電車通勤を"電車の旅"または自動車通勤を"ドライブ"と思っている人はそれほど多くなさそうですが、最寄駅までの自転車通勤を"サイクリング"と考えている人は結構いるのでは、という気がするのも自転車に乗る時のそんな身体感覚と関係あるのかもしれません。実際の話、駅から自転車で10分ちょっとの所に住んでいた頃、私はただそれだけで履歴書の趣味欄に"サイクリング"と書いて提出したことがあります。他に書くことがなかったという悲しい理由も一部あったのですが...。

とはいえ、駅から自転車で10分ちょっとの所から歩いて10分の所に引っ越した今、自転車に乗る機会が随分減っているのが私の生活の現状です。幸いなことにそのせいでストレスがたまって仕方がないという段階ではないのですが、それでも時折、自転車に乗るあの感覚が恋しくなることがあります。

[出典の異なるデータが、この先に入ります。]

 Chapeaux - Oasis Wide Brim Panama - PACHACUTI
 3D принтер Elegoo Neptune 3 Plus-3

駅から自転車で10分ちょっとの自宅から出発して途中緩やかに下る坂に差し掛かり、やがて徐々にスピードが上がっていく時の疾走感。大学に通学中、調布飛行場の脇にあったサビだらけの巨大な倉庫から、開けた空の下に広がる団地群、水辺に鬱蒼と茂る緑と、刻々と変わっていく風景が視界を横切る爽快感。そして郊外の小高い丘の上にある高校へ自転車を20分以上こいで向かう間、お気に入りのアルバムの1曲目から順番にうろ覚えの歌詞のまま構わず歌い続ける高揚感。そういった自転車体験は、今では離れて久しくなってしまいました。

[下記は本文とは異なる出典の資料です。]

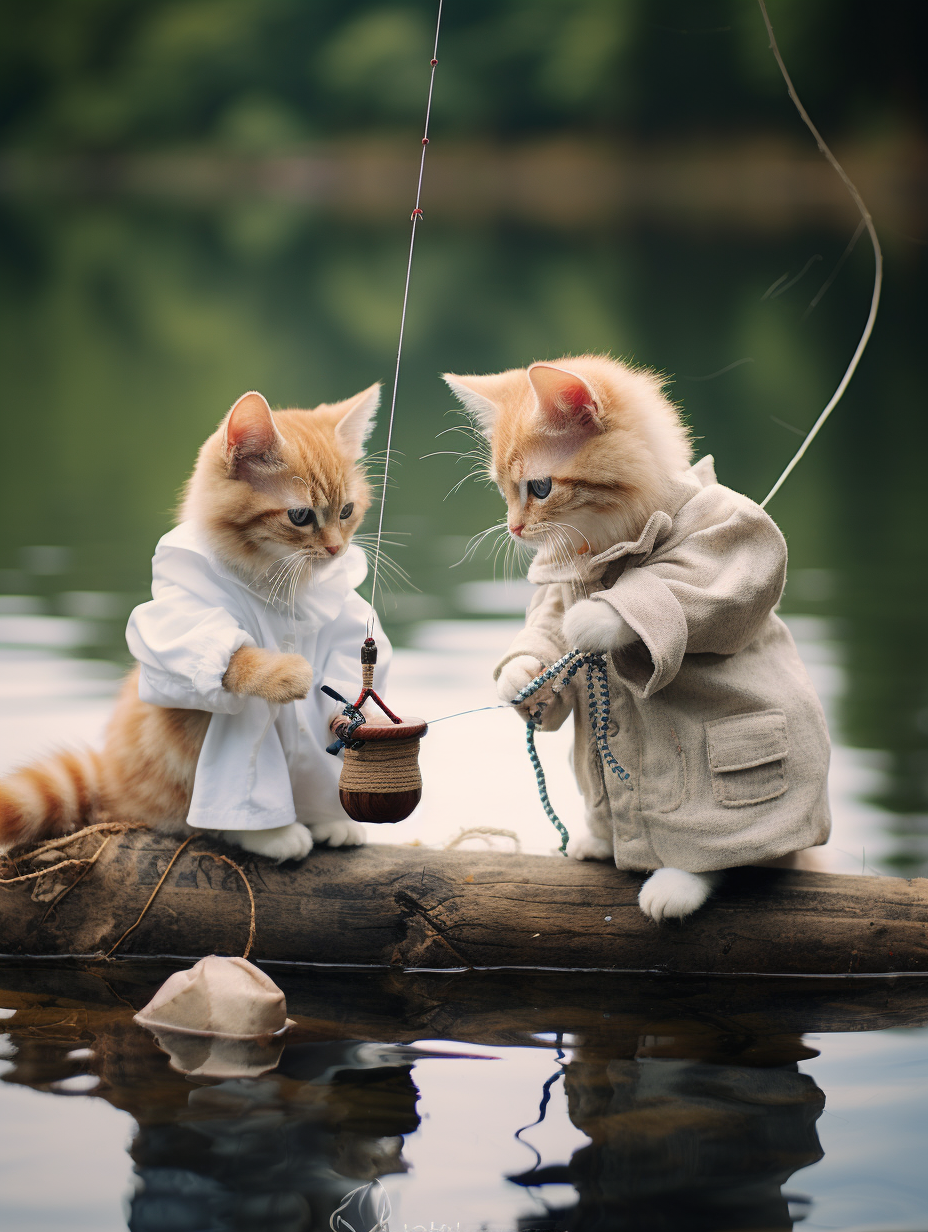 图片[3]-（7510期）AI猫咪穿搭账号 保姆级教程 起号容易 多种变现途径（教程+工具）-副业网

ノスタルジーついでにもう1つ、自転車体験で忘れてはならないのが二人乗りです。
今では安全性の観点からオフィシャルに"禁じられた遊び"となってしまいましたが、皆さんもきっと家族や友人や恋人を乗せた(に乗せられた)二人乗りの忘れられない思い出があることでしょう。
北野武の『キッズリタ―ン』であまりに美しくあまりに映画的な1シーンとしてフィルムに収められていたのを筆頭に、映画やドラマや歌に登場することも少なくない二人乗りには、しかし、単なる郷愁として片付けることのできない何かがある気がします。

もともと効率のいいところに2名を運ぶことでエネルギーをさらに有効活用できる乗り方であるだけにとどまらず(でも危険なのでやめましょう)、前後に至近距離で座ることから会話や接触の機会となる上にバランスを取るために協力し合う必要があることから、ある種のコミュニケーションの場としても機能する二人乗り。

二人乗りをした体験が私たちの記憶の中で特別な場所を占めているとするならば、それはただの懐かしい思い出としてだけでなく、現在の私たち(の心の一部)を支える大切な何かとして体に刻まれているからではないか、と思ったりするのはちょっと大げさでしょうか。